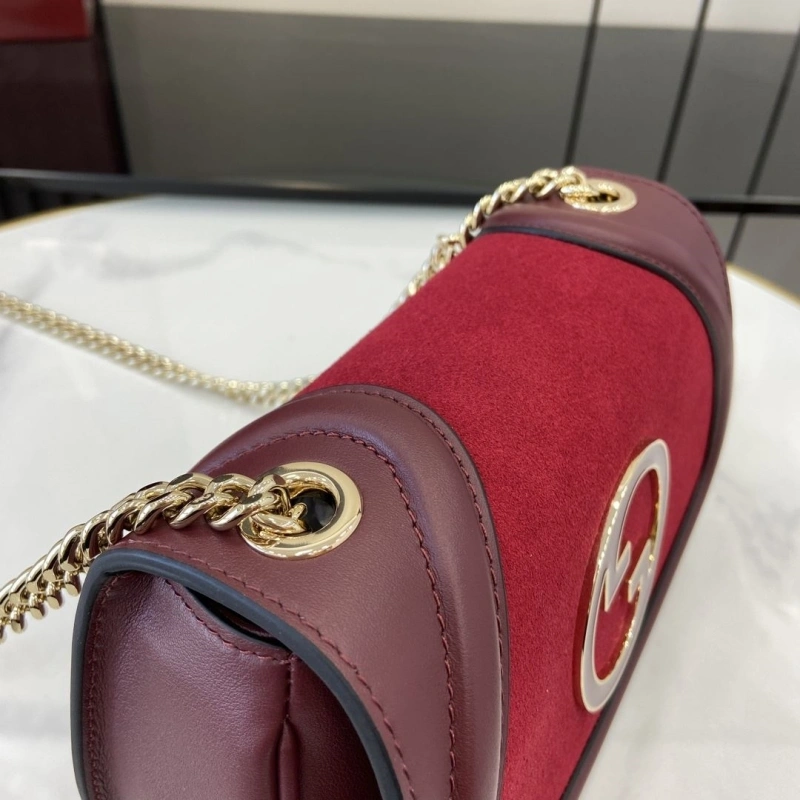 Gvc*1 satchel bags 4094b-0628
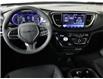 2025 Chrysler Grand Caravan SXT (Stk: L663) in Calgary - Image 10 of 21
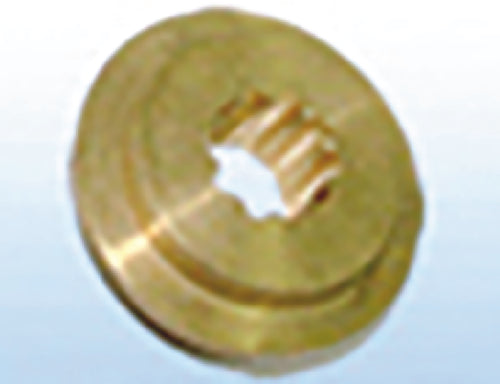 Solas 8101162 Honda Thrust Washer-H, B-Series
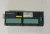Import Siemens original 6SL3244-0BB12-1BA1 SINAMICS G120 CONTROL UNIT CU240E-2 E-TYPE SAFETY INTEGRATED STO RS485-INT one year warranty from China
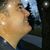 Kirk A. Howland's profile image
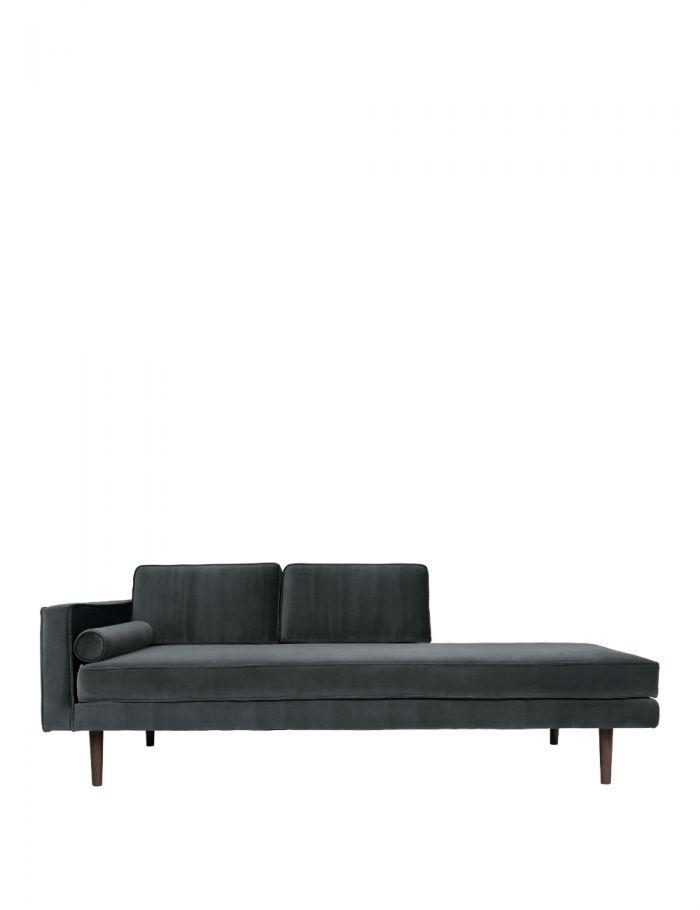 Sofa Nordic Product vendor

[What the exercise asks] Copy each of the rows above word for word, leaving out the pictures.

[Result below]
 Gvc*1 satchel bags 4094b-0628
 2025 Chrysler Grand Caravan SXT (Stk: L663) in Calgary - Image 10 of 21
 Solas 8101162 Honda Thrust Washer-H, B-Series
Import Siemens original 6SL3244-0BB12-1BA1 SINAMICS G120 CONTROL UNIT CU240E-2 E-TYPE SAFETY INTEGRATED STO RS485-INT one year warranty from China
 Kirk A. Howland's profile image
 Sofa Nordic Product vendor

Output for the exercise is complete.